Give again exactly, and only, the lines between the line holding "LEA-ZW-12 (BN)" and the end of the listing, both boundary lines included.

§ **Information provided**
*** Block opens ***

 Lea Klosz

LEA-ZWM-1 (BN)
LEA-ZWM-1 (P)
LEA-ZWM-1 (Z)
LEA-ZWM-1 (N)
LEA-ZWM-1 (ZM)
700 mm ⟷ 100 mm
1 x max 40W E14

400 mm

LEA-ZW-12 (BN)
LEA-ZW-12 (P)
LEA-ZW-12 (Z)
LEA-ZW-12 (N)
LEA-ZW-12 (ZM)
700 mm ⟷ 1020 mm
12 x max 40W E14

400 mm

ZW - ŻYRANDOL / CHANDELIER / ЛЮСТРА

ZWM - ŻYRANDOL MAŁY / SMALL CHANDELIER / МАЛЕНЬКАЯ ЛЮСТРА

*** Block closes ***

§ **Your response**
LEA-ZW-12 (BN)
LEA-ZW-12 (P)
LEA-ZW-12 (Z)
LEA-ZW-12 (N)
LEA-ZW-12 (ZM)
700 mm ⟷ 1020 mm
12 x max 40W E14

400 mm

ZW - ŻYRANDOL / CHANDELIER / ЛЮСТРА

ZWM - ŻYRANDOL MAŁY / SMALL CHANDELIER / МАЛЕНЬКАЯ ЛЮСТРА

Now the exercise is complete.